A far cry from the serenely silent glide and comfort of a sensible Cupra Born.
So it looks and sounds like a thoroughbred race car — albeit from the inside. From the outside it just sounds a bit odd.
More flexible with its on-demand torque deployment and brake regeneration than an internal combustion-engined racer, it handles like a fat go-kart on amphetamines.
But at 1,350kg, she’s about 350kg heavier than she would be if she had petrol running through her veins.
“She’s much heavier than she looks” Jordi yells, as I find out how much pressure is needed on the brake pedal to avoid a whoopsie on my out lap.

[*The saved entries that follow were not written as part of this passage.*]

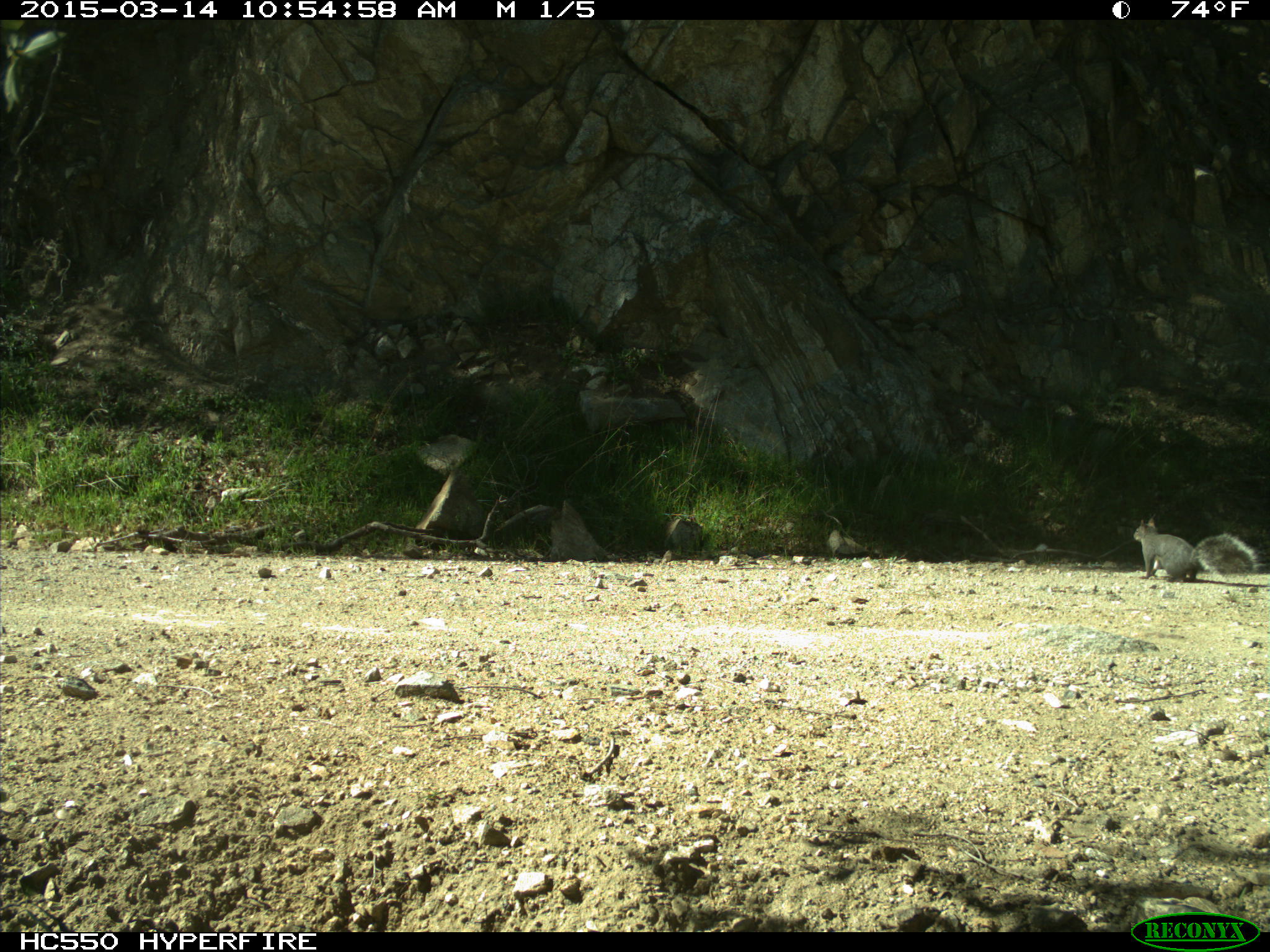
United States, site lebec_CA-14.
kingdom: Animalia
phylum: Chordata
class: Mammalia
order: Rodentia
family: Sciuridae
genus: Sciurus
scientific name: Sciurus carolinensis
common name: eastern gray squirrel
Sciurus carolinensis (eastern gray squirrel).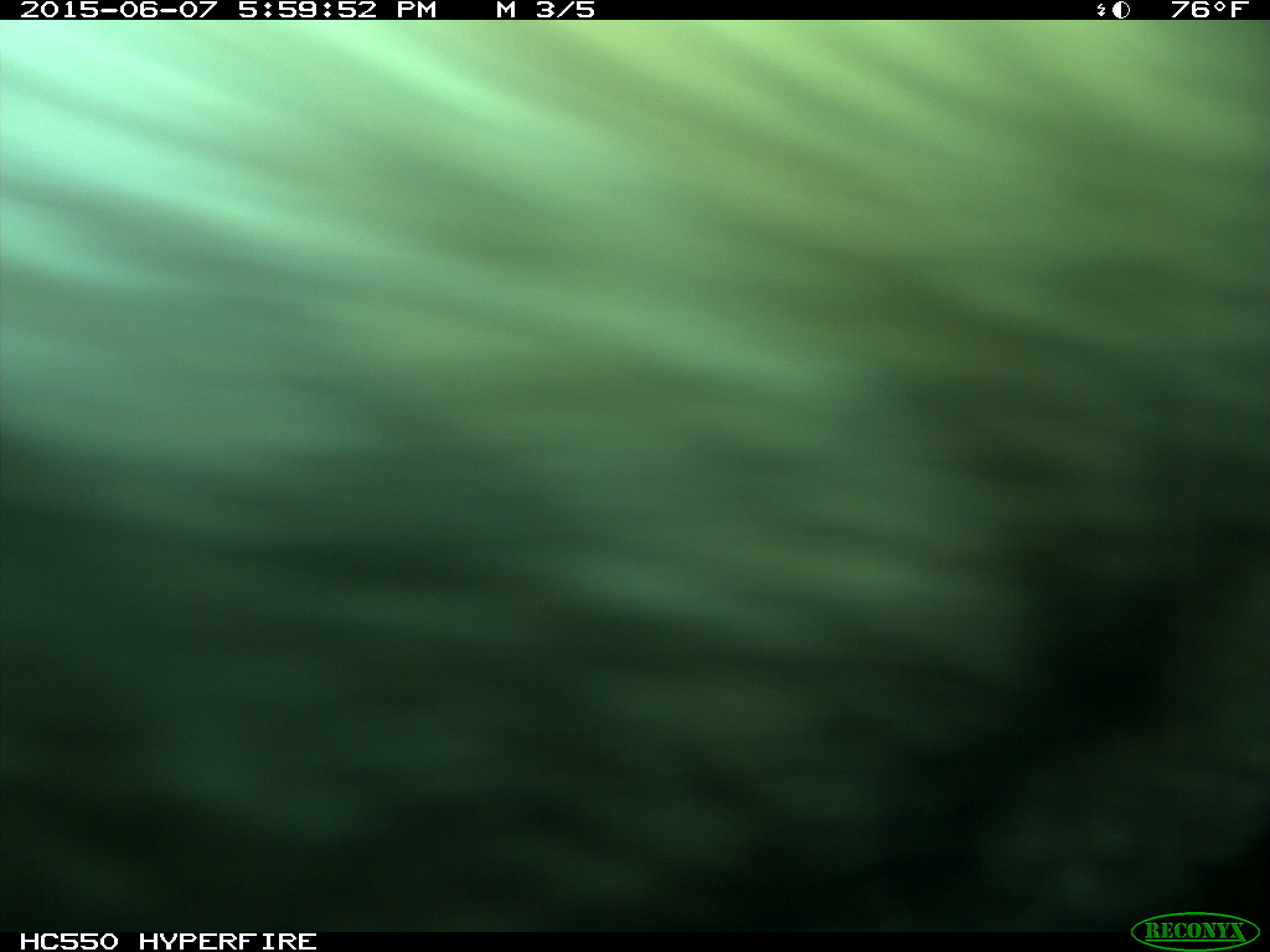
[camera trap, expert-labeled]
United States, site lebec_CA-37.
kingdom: Animalia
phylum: Chordata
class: Mammalia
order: Artiodactyla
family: Bovidae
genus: Bos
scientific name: Bos taurus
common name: domestic cow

But it’s only under physical braking that you ever feel the weight that physics can’t deny — so my tip is just dab them for positioning, flick out the tail and get drifting.

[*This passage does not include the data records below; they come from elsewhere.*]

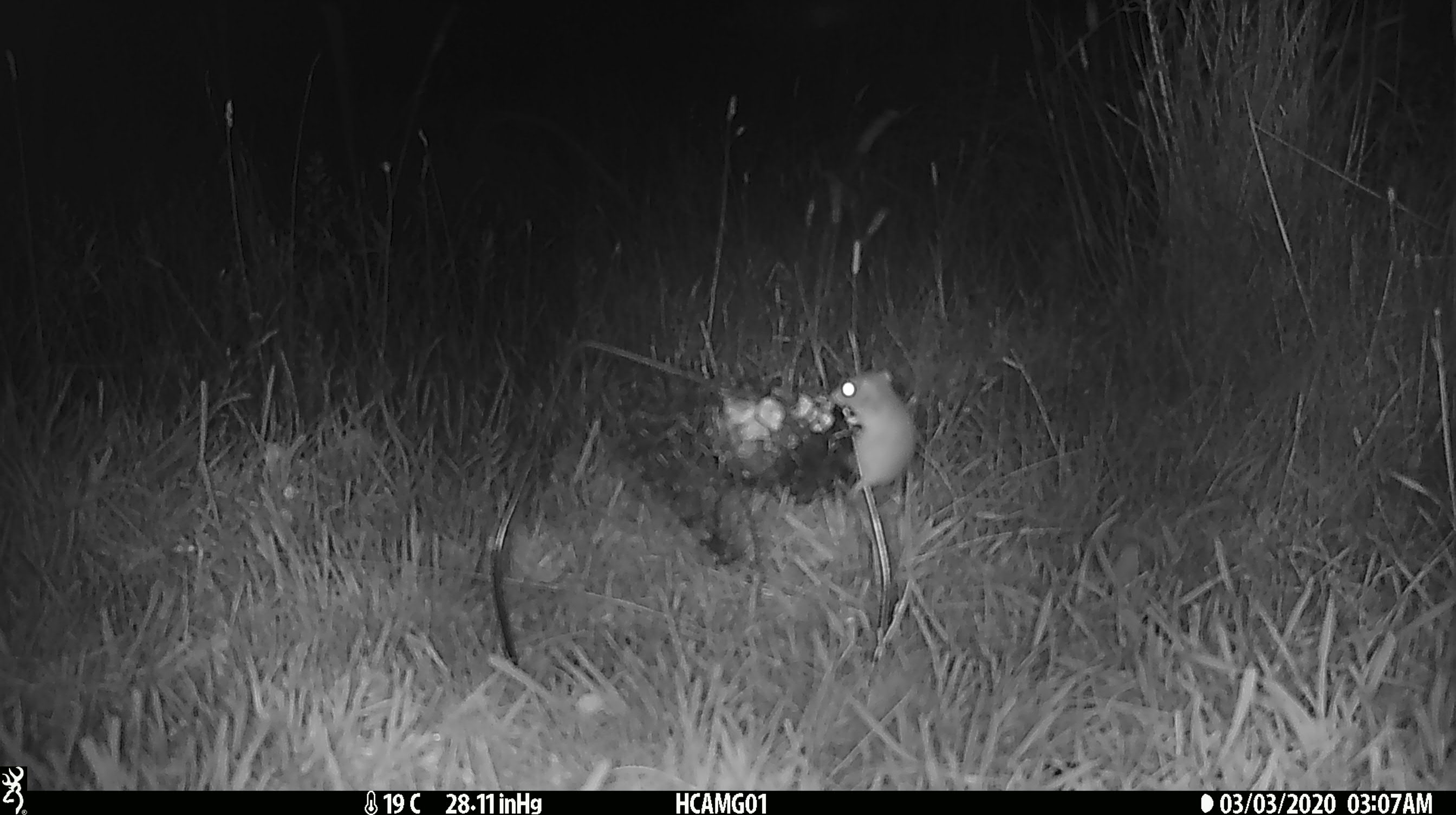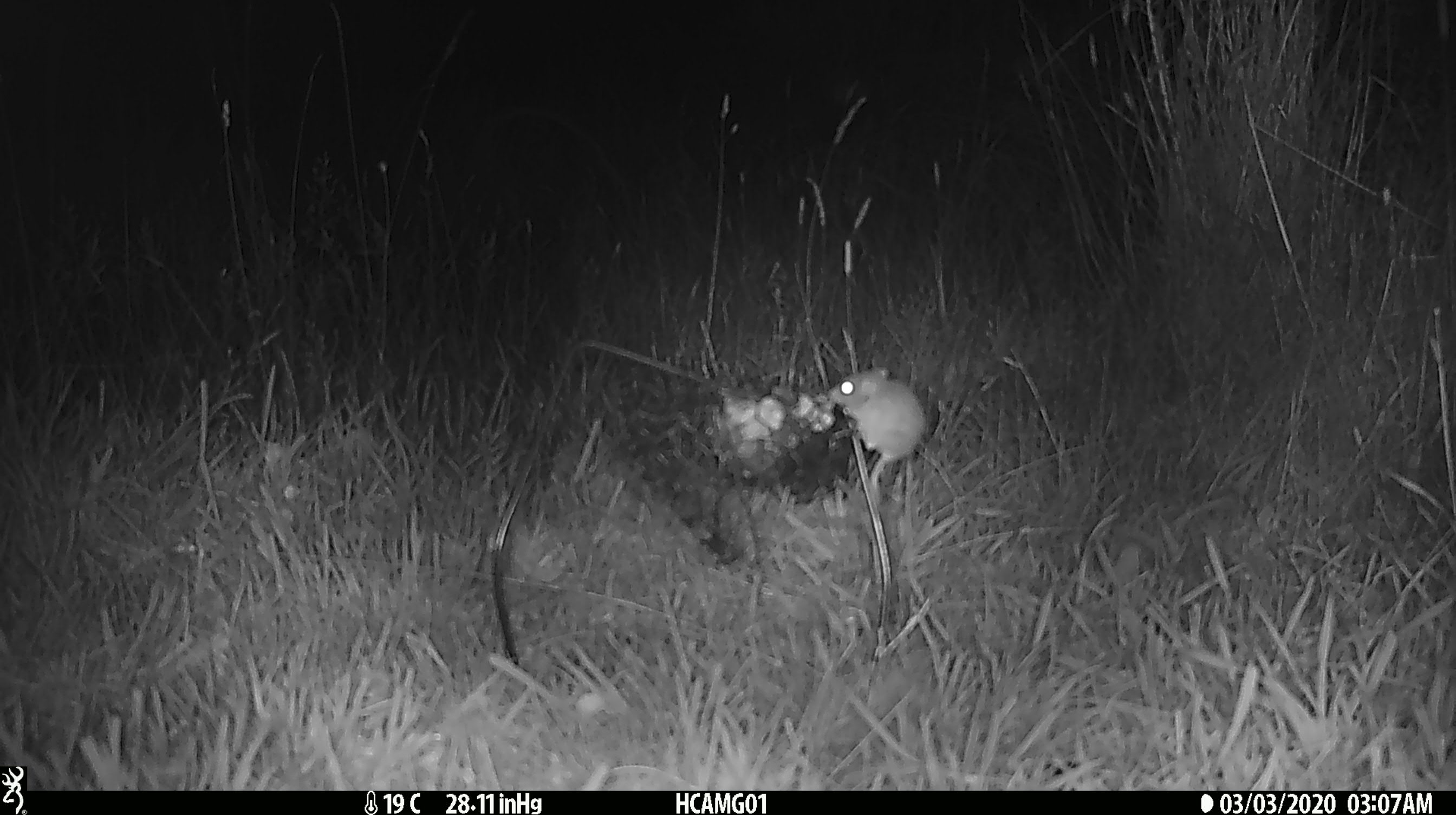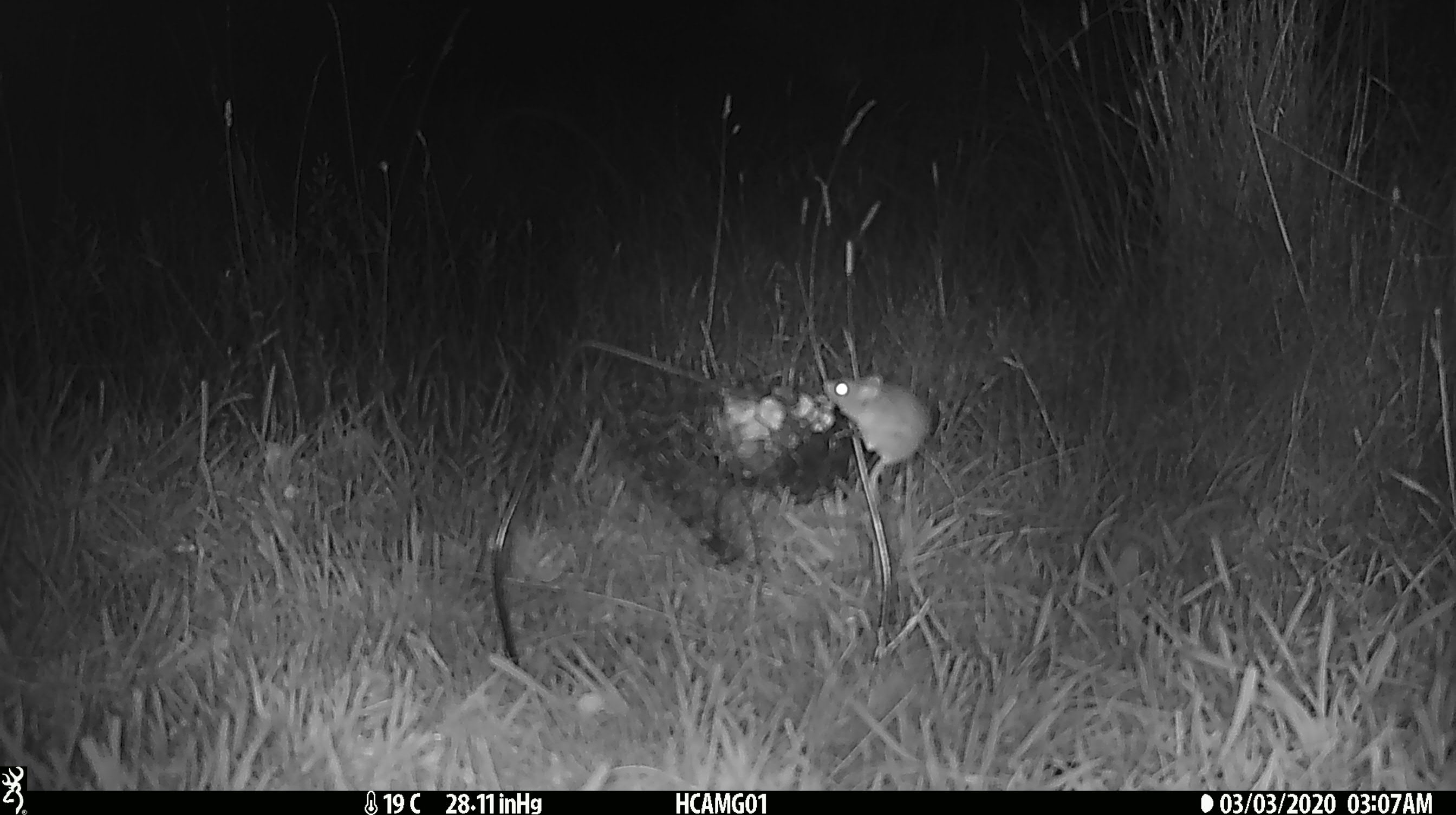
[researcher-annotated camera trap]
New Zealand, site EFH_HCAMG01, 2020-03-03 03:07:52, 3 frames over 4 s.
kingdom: Animalia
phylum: Chordata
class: Mammalia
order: Rodentia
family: Muridae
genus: Mus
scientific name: Mus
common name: mouse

Capable of sprinting from 0-62mph when the lights go green in just 3.2seconds, this dual-motor 4WD racer delivers 335hp of continuous power with a boost option of 430hp.
But it sure feels like more with its lightning linear acceleration and bone-shaking ride.
This riotous little yob does not like standing still.
So much so that they didn’t bother with a “park” button. Just D for “drive” and N for “neutral”.
Everything else is typical rally car with the obligatory roll cage, trick stick (hydraulic handbrake), fire extinguisher, and a big red emergency stop button.
Just don’t expect these as options on the roadgoing Cupra UrbanRebel — the sensible evolution of this ballistic experiment that’s scheduled for release in 2025. That will be a very different car.
It will have five doors for starters and feature all sorts of 3D-knitted bio-materials and recycled polymers in a futuristically spacious cabin.
It will also be front-wheel drive and 235hp, with a range of around 270 miles.
Cupra will also make small EVs for Volkswagen and Skoda in Spain, priced between £20k-£25k.
But we’re told UrbanRebel will be the most powerful, priciest and prettiest . . . as well as being the first to go on sale.
It’s fair to say Cupra, once the sporty sub-division of Seat, is the new darling of the VW Group and is being pushed as a fresh, disruptive global brand.
It won’t be long before Cupra sales eclipse Seat’s own.
We clearly like what we see with Britain currently Cupra’s second biggest-selling market in the world, behind Germany.
The UrbanRebel will help keep that momentum, showing that Cupra is serious about bringing excitement to the EV world.
Serious with performance, serious with disruptive design and serious in vying to be the non-boring electric car you will want.